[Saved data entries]
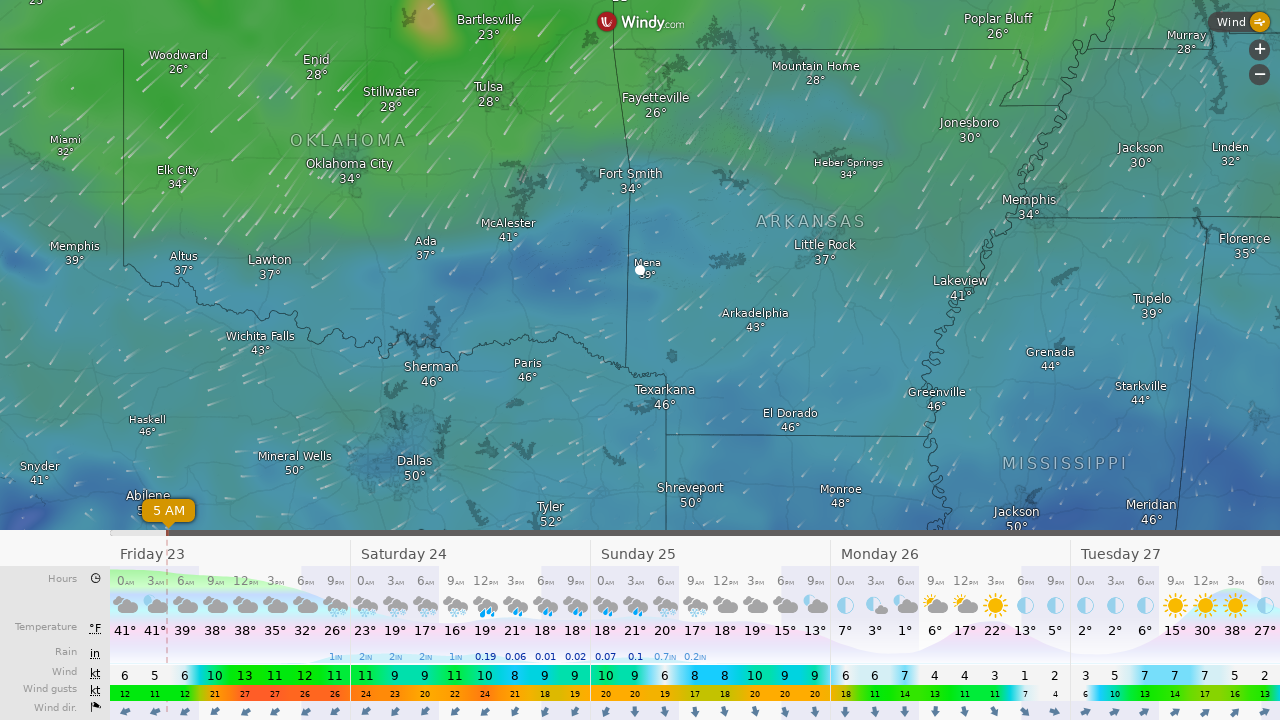

--- FILE ---
content_type: text/plain
request_url: https://node.windy.com/Zm9yZWNhc3Q/ZWNtd2Y/cG9pbnQvZWNtd2YvdjIuNy8zNC41MjYvLTk0LjMyND9zb3VyY2U9ZGV0YWlsJnN0ZXA9MyZyZWZUaW1lPTIwMjYtMDEtMjNUMDA6MDA6MDBaJnRva2VuPWV5SmhiR2NpT2lKSVV6STFOaUlzSW5SNWNDSTZJa3BYVkNKOS5leUpwYm1ZaU9uc2lkV0VpT2lKTmIzcHBiR3hoWEM4MUxqQWdLRTFoWTJsdWRHOXphRHNnU1c1MFpXd2dUV0ZqSUU5VElGZ2dNVEJmTVRWZk55a2dRWEJ3YkdWWFpXSkxhWFJjTHpVek55NHpOaUFvUzBoVVRVd3NJR3hwYTJVZ1IyVmphMjhwSUVOb2NtOXRaVnd2TVRNeExqQXVNQzR3SUZOaFptRnlhVnd2TlRNM0xqTTJPeUJEYkdGMVpHVkNiM1JjTHpFdU1Ec2dLMk5zWVhWa1pXSnZkRUJoYm5Sb2NtOXdhV011WTI5dEtTSXNJbWx3SWpvaU1UZ3VNakl5TGpFd05pNHhORElpZlN3aWFXRjBJam94TnpZNU1UWTROamMyTENKbGVIQWlPakUzTmprek5ERTBOelo5LlFMa2JraTY0VG5Nczd1bUV1RlVpU3BfX0RjcDFMUk9sRmlTXzd2UWN4VVkmdG9rZW4yPXBlbmRpbmcmdWlkPWY5YTYwNmRmLTM2ZWQtM2FiYi0yOTY0LTg0OWNlZDcxODczMCZzYz0xJnByPTEmdj00MS4xLjAmcG9jPTQ
body_size: 3904
content:
[base64]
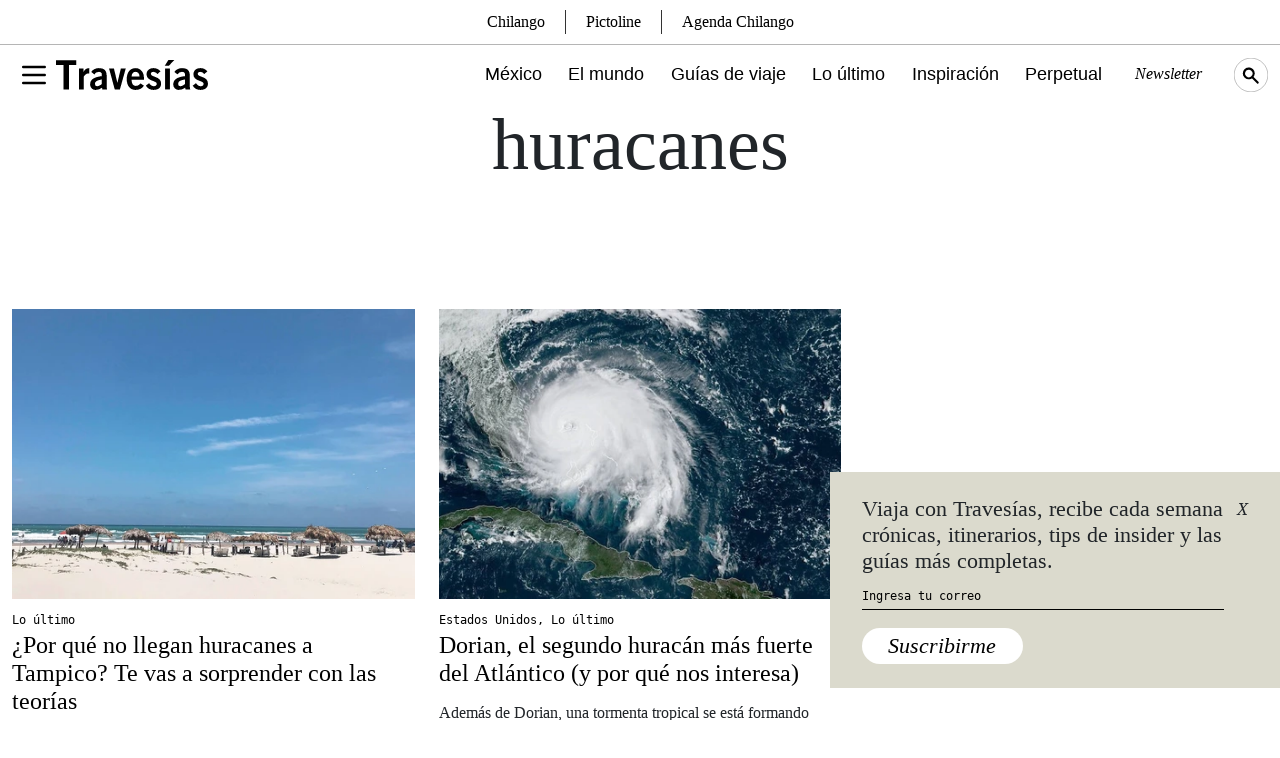

--- FILE ---
content_type: application/javascript
request_url: https://www.travesiasdigital.com/wp-content/themes/travesias-2022/theme/js/tag.js?ver=1.1.0
body_size: -183
content:
jQuery(document).ready(function () {

    jQuery(".scrollTAG").jscroll({
        loadingHtml: '<h3>Cargando...</h3>',
        padding: 20,
        autoTrigger: true,
        callback() {
            jQuery(".scrollTAG .elPostMex").each(function (ix, val) {
                var elem = jQuery(this);
                elem.detach();
                jQuery(".contentTAG").append(elem);
            });
        },
    });

});

--- FILE ---
content_type: image/svg+xml
request_url: https://www.travesiasdigital.com/wp-content/themes/travesias-2022/theme/img/search-icon.svg
body_size: -55
content:
<svg xmlns="http://www.w3.org/2000/svg" viewBox="0 0 34.17 34.17"><defs><style>.cls-1{fill:none;stroke:#000;stroke-miterlimit:10;stroke-width:0.25px;}</style></defs><g id="Layer_2" data-name="Layer 2"><g id="Layer_1-2" data-name="Layer 1"><circle class="cls-1" cx="17.08" cy="17.08" r="16.96"/><path d="M24.6,24,19.67,19a5.92,5.92,0,0,0,1.17-3.54,6,6,0,1,0-6,6,6.15,6.15,0,0,0,3.24-.94l5,5a1.18,1.18,0,0,0,.79.33A1.12,1.12,0,0,0,24.6,24Zm-12.45-5.8a3.74,3.74,0,0,1,2.67-6.39,3.82,3.82,0,0,1,2.67,1.09,3.82,3.82,0,0,1,0,5.34h0A3.82,3.82,0,0,1,12.15,18.17Z"/></g></g></svg>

• Your task: Without the pictures, retype all of the data above exactly.

• Written response:
--- FILE ---
content_type: text/plain
request_url: https://node.windy.com/Zm9yZWNhc3Q/ZWNtd2Y/cG9pbnQvZWNtd2YvdjIuNy8zNC41MjYvLTk0LjMyND9zb3VyY2U9ZGV0YWlsJnN0ZXA9MyZyZWZUaW1lPTIwMjYtMDEtMjNUMDA6MDA6MDBaJnRva2VuPWV5SmhiR2NpT2lKSVV6STFOaUlzSW5SNWNDSTZJa3BYVkNKOS5leUpwYm1ZaU9uc2lkV0VpT2lKTmIzcHBiR3hoWEM4MUxqQWdLRTFoWTJsdWRHOXphRHNnU1c1MFpXd2dUV0ZqSUU5VElGZ2dNVEJmTVRWZk55a2dRWEJ3YkdWWFpXSkxhWFJjTHpVek55NHpOaUFvUzBoVVRVd3NJR3hwYTJVZ1IyVmphMjhwSUVOb2NtOXRaVnd2TVRNeExqQXVNQzR3SUZOaFptRnlhVnd2TlRNM0xqTTJPeUJEYkdGMVpHVkNiM1JjTHpFdU1Ec2dLMk5zWVhWa1pXSnZkRUJoYm5Sb2NtOXdhV011WTI5dEtTSXNJbWx3SWpvaU1UZ3VNakl5TGpFd05pNHhORElpZlN3aWFXRjBJam94TnpZNU1UWTROamMyTENKbGVIQWlPakUzTmprek5ERTBOelo5LlFMa2JraTY0VG5Nczd1bUV1RlVpU3BfX0RjcDFMUk9sRmlTXzd2UWN4VVkmdG9rZW4yPXBlbmRpbmcmdWlkPWY5YTYwNmRmLTM2ZWQtM2FiYi0yOTY0LTg0OWNlZDcxODczMCZzYz0xJnByPTEmdj00MS4xLjAmcG9jPTQ
body_size: 3904
content:
[base64]

--- FILE ---
content_type: application/javascript
request_url: https://www.travesiasdigital.com/wp-content/themes/travesias-2022/theme/js/tag.js?ver=1.1.0
body_size: -183
content:
jQuery(document).ready(function () {

    jQuery(".scrollTAG").jscroll({
        loadingHtml: '<h3>Cargando...</h3>',
        padding: 20,
        autoTrigger: true,
        callback() {
            jQuery(".scrollTAG .elPostMex").each(function (ix, val) {
                var elem = jQuery(this);
                elem.detach();
                jQuery(".contentTAG").append(elem);
            });
        },
    });

});

--- FILE ---
content_type: image/svg+xml
request_url: https://www.travesiasdigital.com/wp-content/themes/travesias-2022/theme/img/search-icon.svg
body_size: -55
content:
<svg xmlns="http://www.w3.org/2000/svg" viewBox="0 0 34.17 34.17"><defs><style>.cls-1{fill:none;stroke:#000;stroke-miterlimit:10;stroke-width:0.25px;}</style></defs><g id="Layer_2" data-name="Layer 2"><g id="Layer_1-2" data-name="Layer 1"><circle class="cls-1" cx="17.08" cy="17.08" r="16.96"/><path d="M24.6,24,19.67,19a5.92,5.92,0,0,0,1.17-3.54,6,6,0,1,0-6,6,6.15,6.15,0,0,0,3.24-.94l5,5a1.18,1.18,0,0,0,.79.33A1.12,1.12,0,0,0,24.6,24Zm-12.45-5.8a3.74,3.74,0,0,1,2.67-6.39,3.82,3.82,0,0,1,2.67,1.09,3.82,3.82,0,0,1,0,5.34h0A3.82,3.82,0,0,1,12.15,18.17Z"/></g></g></svg>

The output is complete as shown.